Selected excerpt.
────────────────────────────────────────

| (Philadelphia,
PA) — A team of engineers, architects, and other experts converged
on 8th and Spruce Streets the morning of September 14th, to oversee
the all-day installation of the latest generation Gamma Knife®
at the new Penn Gamma Knife Center at Pennsylvania Hospital.
The Gamma Knife® isn’t really a knife at all, but radiosurgery
– a noninvasive neurosurgical procedure that uses powerful
doses of radiation to target and treat diseased brain tissue while
leaving surrounding tissue intact. It has become the preferred treatment
for brain tumors (malignant and benign), vascular malformations
of the brain, and functional disorders such a trigeminal neuralgia
and epilepsy.
The Penn Gamma Knife Center, directed by John Y. K. Lee,
MD, will be the only facility in the Philadelphia region
to offer the latest-generation, robotic-assisted version of a gamma
knife. This state-of-the-art model is the most technologically advanced
available. Its robotic attachment automatically moves patients into
exactly the right position, which makes it extremely precise and
user-friendly. Compared to older models, it increases patient safety,
and may reduce treatment times by half.

────────────────────────────────────────

Parts of the exercise.
1. Reproduce the stretch of the Gamma Knife press release from "The Gamma Knife®" through "and epilepsy.".
2. Decide whether each statement agrees with the Gamma Knife press release, answering yes or no and quoting the words of the release that settle it: (a) the installation was an all-day job that began on the morning of September 14th; (b) the Gamma Knife is a surgical blade that cuts out diseased brain tissue; (c) the center is one of several facilities in the Philadelphia region offering the robotic-assisted version.

────────────────────────────────────────

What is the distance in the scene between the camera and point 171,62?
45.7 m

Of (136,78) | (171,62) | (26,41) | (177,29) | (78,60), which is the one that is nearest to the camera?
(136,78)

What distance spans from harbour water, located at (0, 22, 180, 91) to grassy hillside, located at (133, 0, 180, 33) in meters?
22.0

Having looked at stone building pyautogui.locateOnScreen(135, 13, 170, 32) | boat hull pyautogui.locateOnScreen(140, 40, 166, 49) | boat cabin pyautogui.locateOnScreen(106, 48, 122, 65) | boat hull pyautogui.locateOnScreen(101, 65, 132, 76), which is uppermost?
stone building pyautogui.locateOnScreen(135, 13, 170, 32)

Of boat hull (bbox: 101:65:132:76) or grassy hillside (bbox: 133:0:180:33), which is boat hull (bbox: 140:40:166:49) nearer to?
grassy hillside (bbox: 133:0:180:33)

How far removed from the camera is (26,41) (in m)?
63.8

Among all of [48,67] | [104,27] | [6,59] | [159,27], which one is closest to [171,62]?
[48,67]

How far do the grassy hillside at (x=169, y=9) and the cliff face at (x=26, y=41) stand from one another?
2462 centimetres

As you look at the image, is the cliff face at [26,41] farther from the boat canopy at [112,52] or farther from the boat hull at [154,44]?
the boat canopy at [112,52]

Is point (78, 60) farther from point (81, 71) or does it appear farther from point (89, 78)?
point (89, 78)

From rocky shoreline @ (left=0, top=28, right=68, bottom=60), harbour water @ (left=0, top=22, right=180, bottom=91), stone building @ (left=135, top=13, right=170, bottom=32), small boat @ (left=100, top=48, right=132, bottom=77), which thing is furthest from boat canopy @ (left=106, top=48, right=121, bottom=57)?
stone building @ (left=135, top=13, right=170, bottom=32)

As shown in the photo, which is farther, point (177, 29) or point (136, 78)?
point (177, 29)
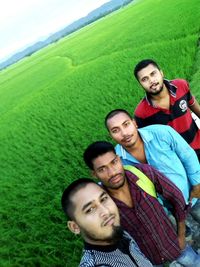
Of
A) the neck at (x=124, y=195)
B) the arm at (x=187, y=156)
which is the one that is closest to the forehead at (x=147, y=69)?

────────────────────────────────────────

Answers to the problems.
1.
The Gamma Knife® isn’t really a knife at all, but radiosurgery
– a noninvasive neurosurgical procedure that uses powerful
doses of radiation to target and treat diseased brain tissue while
leaving surrounding tissue intact. It has become the preferred treatment
for brain tumors (malignant and benign), vascular malformations
of the brain, and functional disorders such a trigeminal neuralgia
and epilepsy.

2.
(a) Yes: "the morning of September 14th, to oversee the all-day installation"
(b) No: "The Gamma Knife® isn’t really a knife at all"
(c) No: "will be the only facility in the Philadelphia region"